To find the equivalent form must be substituted in the root and find out what $k$ the root is intact.  Usually boils down to the Pell equation or representation of a number as a sum of two squares. If the answer is no it can be seen immediately.
It would be interesting to find these formulas counterexample, but I have not found.  I think because it really is a formula in General.
A: Here is an example with this equation.
$$206X^2+107Y^2=Z^2$$
Using the first formula when the root of a $\sqrt{j(a+b+c)}$ .

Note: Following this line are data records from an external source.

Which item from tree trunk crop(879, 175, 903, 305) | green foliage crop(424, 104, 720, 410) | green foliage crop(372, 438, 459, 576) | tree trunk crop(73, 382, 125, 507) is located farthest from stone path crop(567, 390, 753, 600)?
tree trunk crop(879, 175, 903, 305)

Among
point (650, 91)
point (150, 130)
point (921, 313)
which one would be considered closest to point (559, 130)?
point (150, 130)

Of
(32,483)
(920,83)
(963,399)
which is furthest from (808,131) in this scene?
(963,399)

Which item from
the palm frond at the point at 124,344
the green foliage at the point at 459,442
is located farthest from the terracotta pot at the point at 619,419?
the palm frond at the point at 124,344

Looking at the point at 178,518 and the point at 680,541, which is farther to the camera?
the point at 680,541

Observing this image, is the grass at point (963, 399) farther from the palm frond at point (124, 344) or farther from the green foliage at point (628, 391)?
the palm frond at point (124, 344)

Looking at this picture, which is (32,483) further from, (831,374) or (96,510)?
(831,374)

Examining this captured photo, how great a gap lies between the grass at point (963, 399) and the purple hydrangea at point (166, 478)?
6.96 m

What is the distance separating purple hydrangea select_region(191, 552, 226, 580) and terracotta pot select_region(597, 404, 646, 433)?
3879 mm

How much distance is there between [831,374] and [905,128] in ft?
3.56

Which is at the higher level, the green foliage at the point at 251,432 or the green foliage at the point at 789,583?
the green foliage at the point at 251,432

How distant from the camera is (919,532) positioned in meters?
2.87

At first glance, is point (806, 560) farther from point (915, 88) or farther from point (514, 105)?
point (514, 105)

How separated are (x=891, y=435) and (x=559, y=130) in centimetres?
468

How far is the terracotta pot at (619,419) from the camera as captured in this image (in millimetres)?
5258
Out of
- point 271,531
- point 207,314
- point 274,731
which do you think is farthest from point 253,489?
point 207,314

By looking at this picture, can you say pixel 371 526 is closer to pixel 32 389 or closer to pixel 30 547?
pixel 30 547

To do this replacement. $X=x+6Y$ $(1)$
We obtain the equation: $206x^2+2472xY+7523Y^2=Z^2$
This equation according to the first formula is solved and it turns out the formula. Then using $(1)$ and making cuts on multiple values.  we obtain the final formula.
$$X=38213s^2-208ps-7p^2$$
$$Y=15965s^2+1442ps-p^2$$
$$Z=572783s^2+1442ps+101p^2$$
$$***$$
$$X=38213s^2+6ps-7p^2$$
$$Y=4841s^2+1442ps+p^2$$
$$Z=550741s^2+1442ps+101p^2$$
$s,p - $ integers asked us.
This approach allows us to immediately write down the formula.  So. As we want.